*YOUR INSTRUCTIONS*.
Give the entries again, word for word.

*RECORDS SHOWN*.
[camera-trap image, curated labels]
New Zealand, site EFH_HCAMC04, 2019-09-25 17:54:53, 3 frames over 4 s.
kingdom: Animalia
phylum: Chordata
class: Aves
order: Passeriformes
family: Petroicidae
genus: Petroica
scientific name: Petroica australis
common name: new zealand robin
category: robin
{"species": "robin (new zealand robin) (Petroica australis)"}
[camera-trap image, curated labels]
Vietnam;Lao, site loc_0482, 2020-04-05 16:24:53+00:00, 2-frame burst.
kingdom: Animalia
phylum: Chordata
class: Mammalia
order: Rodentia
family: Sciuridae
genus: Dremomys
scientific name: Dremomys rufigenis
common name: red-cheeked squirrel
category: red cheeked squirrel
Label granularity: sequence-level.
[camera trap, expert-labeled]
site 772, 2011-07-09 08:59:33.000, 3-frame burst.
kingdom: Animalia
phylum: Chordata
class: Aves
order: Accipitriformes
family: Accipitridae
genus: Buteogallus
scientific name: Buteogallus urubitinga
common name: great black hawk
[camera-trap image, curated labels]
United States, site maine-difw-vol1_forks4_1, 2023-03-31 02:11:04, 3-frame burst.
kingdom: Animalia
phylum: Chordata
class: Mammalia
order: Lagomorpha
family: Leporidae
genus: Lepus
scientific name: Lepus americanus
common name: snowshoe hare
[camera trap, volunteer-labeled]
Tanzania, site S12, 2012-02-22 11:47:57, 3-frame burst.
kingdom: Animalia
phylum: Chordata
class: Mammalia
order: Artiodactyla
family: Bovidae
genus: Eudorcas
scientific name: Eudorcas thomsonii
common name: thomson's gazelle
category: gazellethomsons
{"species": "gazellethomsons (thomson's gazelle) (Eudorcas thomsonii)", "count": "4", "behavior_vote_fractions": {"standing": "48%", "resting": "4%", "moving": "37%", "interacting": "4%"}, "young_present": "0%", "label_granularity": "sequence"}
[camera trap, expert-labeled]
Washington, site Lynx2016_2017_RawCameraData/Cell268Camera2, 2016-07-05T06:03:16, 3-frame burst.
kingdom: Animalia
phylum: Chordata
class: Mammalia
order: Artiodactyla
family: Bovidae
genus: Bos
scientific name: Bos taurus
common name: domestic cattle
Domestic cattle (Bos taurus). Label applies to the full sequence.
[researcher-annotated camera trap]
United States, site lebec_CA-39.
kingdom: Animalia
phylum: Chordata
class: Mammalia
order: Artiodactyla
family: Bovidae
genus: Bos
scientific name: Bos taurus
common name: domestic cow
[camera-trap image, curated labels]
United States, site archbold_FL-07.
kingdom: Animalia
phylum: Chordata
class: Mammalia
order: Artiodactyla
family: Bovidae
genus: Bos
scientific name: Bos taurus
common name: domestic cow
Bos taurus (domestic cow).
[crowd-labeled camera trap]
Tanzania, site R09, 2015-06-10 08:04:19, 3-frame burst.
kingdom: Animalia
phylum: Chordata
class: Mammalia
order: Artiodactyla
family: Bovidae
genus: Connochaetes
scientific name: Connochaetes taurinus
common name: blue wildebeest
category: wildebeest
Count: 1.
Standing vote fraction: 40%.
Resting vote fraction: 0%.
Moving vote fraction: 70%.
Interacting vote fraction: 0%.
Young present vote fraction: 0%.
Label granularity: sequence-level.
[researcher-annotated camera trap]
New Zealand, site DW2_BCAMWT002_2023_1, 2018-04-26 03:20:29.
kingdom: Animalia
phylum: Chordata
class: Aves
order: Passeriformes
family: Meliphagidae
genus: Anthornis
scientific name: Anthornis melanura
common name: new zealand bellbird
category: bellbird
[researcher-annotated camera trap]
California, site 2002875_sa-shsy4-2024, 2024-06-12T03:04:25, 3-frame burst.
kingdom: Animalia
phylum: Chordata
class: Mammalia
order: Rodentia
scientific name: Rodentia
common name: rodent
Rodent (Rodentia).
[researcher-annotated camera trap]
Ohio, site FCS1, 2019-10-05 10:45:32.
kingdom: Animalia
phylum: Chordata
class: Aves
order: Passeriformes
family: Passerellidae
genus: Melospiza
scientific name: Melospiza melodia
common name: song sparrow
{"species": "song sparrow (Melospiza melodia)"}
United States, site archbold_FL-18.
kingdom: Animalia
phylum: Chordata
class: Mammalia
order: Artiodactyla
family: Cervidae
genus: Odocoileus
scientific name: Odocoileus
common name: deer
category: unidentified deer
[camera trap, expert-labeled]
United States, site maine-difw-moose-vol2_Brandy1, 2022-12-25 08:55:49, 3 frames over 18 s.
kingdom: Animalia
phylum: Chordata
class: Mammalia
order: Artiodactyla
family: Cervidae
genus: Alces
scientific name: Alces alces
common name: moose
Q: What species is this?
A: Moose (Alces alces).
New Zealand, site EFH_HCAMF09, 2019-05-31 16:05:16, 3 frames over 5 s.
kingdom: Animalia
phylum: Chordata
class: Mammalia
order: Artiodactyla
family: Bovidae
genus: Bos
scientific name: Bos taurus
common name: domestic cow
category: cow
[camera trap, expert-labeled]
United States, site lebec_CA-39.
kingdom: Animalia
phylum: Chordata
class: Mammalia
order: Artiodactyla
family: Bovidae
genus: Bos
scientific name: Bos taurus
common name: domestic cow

*OUTPUT FOR THIS TASK*.
[camera-trap image, curated labels]
New Zealand, site EFH_HCAMC04, 2019-09-25 17:54:53, 3 frames over 4 s.
kingdom: Animalia
phylum: Chordata
class: Aves
order: Passeriformes
family: Petroicidae
genus: Petroica
scientific name: Petroica australis
common name: new zealand robin
category: robin
{"species": "robin (new zealand robin) (Petroica australis)"}
[camera-trap image, curated labels]
Vietnam;Lao, site loc_0482, 2020-04-05 16:24:53+00:00, 2-frame burst.
kingdom: Animalia
phylum: Chordata
class: Mammalia
order: Rodentia
family: Sciuridae
genus: Dremomys
scientific name: Dremomys rufigenis
common name: red-cheeked squirrel
category: red cheeked squirrel
Label granularity: sequence-level.
[camera trap, expert-labeled]
site 772, 2011-07-09 08:59:33.000, 3-frame burst.
kingdom: Animalia
phylum: Chordata
class: Aves
order: Accipitriformes
family: Accipitridae
genus: Buteogallus
scientific name: Buteogallus urubitinga
common name: great black hawk
[camera-trap image, curated labels]
United States, site maine-difw-vol1_forks4_1, 2023-03-31 02:11:04, 3-frame burst.
kingdom: Animalia
phylum: Chordata
class: Mammalia
order: Lagomorpha
family: Leporidae
genus: Lepus
scientific name: Lepus americanus
common name: snowshoe hare
[camera trap, volunteer-labeled]
Tanzania, site S12, 2012-02-22 11:47:57, 3-frame burst.
kingdom: Animalia
phylum: Chordata
class: Mammalia
order: Artiodactyla
family: Bovidae
genus: Eudorcas
scientific name: Eudorcas thomsonii
common name: thomson's gazelle
category: gazellethomsons
{"species": "gazellethomsons (thomson's gazelle) (Eudorcas thomsonii)", "count": "4", "behavior_vote_fractions": {"standing": "48%", "resting": "4%", "moving": "37%", "interacting": "4%"}, "young_present": "0%", "label_granularity": "sequence"}
[camera trap, expert-labeled]
Washington, site Lynx2016_2017_RawCameraData/Cell268Camera2, 2016-07-05T06:03:16, 3-frame burst.
kingdom: Animalia
phylum: Chordata
class: Mammalia
order: Artiodactyla
family: Bovidae
genus: Bos
scientific name: Bos taurus
common name: domestic cattle
Domestic cattle (Bos taurus). Label applies to the full sequence.
[researcher-annotated camera trap]
United States, site lebec_CA-39.
kingdom: Animalia
phylum: Chordata
class: Mammalia
order: Artiodactyla
family: Bovidae
genus: Bos
scientific name: Bos taurus
common name: domestic cow
[camera-trap image, curated labels]
United States, site archbold_FL-07.
kingdom: Animalia
phylum: Chordata
class: Mammalia
order: Artiodactyla
family: Bovidae
genus: Bos
scientific name: Bos taurus
common name: domestic cow
Bos taurus (domestic cow).
[crowd-labeled camera trap]
Tanzania, site R09, 2015-06-10 08:04:19, 3-frame burst.
kingdom: Animalia
phylum: Chordata
class: Mammalia
order: Artiodactyla
family: Bovidae
genus: Connochaetes
scientific name: Connochaetes taurinus
common name: blue wildebeest
category: wildebeest
Count: 1.
Standing vote fraction: 40%.
Resting vote fraction: 0%.
Moving vote fraction: 70%.
Interacting vote fraction: 0%.
Young present vote fraction: 0%.
Label granularity: sequence-level.
[researcher-annotated camera trap]
New Zealand, site DW2_BCAMWT002_2023_1, 2018-04-26 03:20:29.
kingdom: Animalia
phylum: Chordata
class: Aves
order: Passeriformes
family: Meliphagidae
genus: Anthornis
scientific name: Anthornis melanura
common name: new zealand bellbird
category: bellbird
[researcher-annotated camera trap]
California, site 2002875_sa-shsy4-2024, 2024-06-12T03:04:25, 3-frame burst.
kingdom: Animalia
phylum: Chordata
class: Mammalia
order: Rodentia
scientific name: Rodentia
common name: rodent
Rodent (Rodentia).
[researcher-annotated camera trap]
Ohio, site FCS1, 2019-10-05 10:45:32.
kingdom: Animalia
phylum: Chordata
class: Aves
order: Passeriformes
family: Passerellidae
genus: Melospiza
scientific name: Melospiza melodia
common name: song sparrow
{"species": "song sparrow (Melospiza melodia)"}
United States, site archbold_FL-18.
kingdom: Animalia
phylum: Chordata
class: Mammalia
order: Artiodactyla
family: Cervidae
genus: Odocoileus
scientific name: Odocoileus
common name: deer
category: unidentified deer
[camera trap, expert-labeled]
United States, site maine-difw-moose-vol2_Brandy1, 2022-12-25 08:55:49, 3 frames over 18 s.
kingdom: Animalia
phylum: Chordata
class: Mammalia
order: Artiodactyla
family: Cervidae
genus: Alces
scientific name: Alces alces
common name: moose
Q: What species is this?
A: Moose (Alces alces).
New Zealand, site EFH_HCAMF09, 2019-05-31 16:05:16, 3 frames over 5 s.
kingdom: Animalia
phylum: Chordata
class: Mammalia
order: Artiodactyla
family: Bovidae
genus: Bos
scientific name: Bos taurus
common name: domestic cow
category: cow
[camera trap, expert-labeled]
United States, site lebec_CA-39.
kingdom: Animalia
phylum: Chordata
class: Mammalia
order: Artiodactyla
family: Bovidae
genus: Bos
scientific name: Bos taurus
common name: domestic cow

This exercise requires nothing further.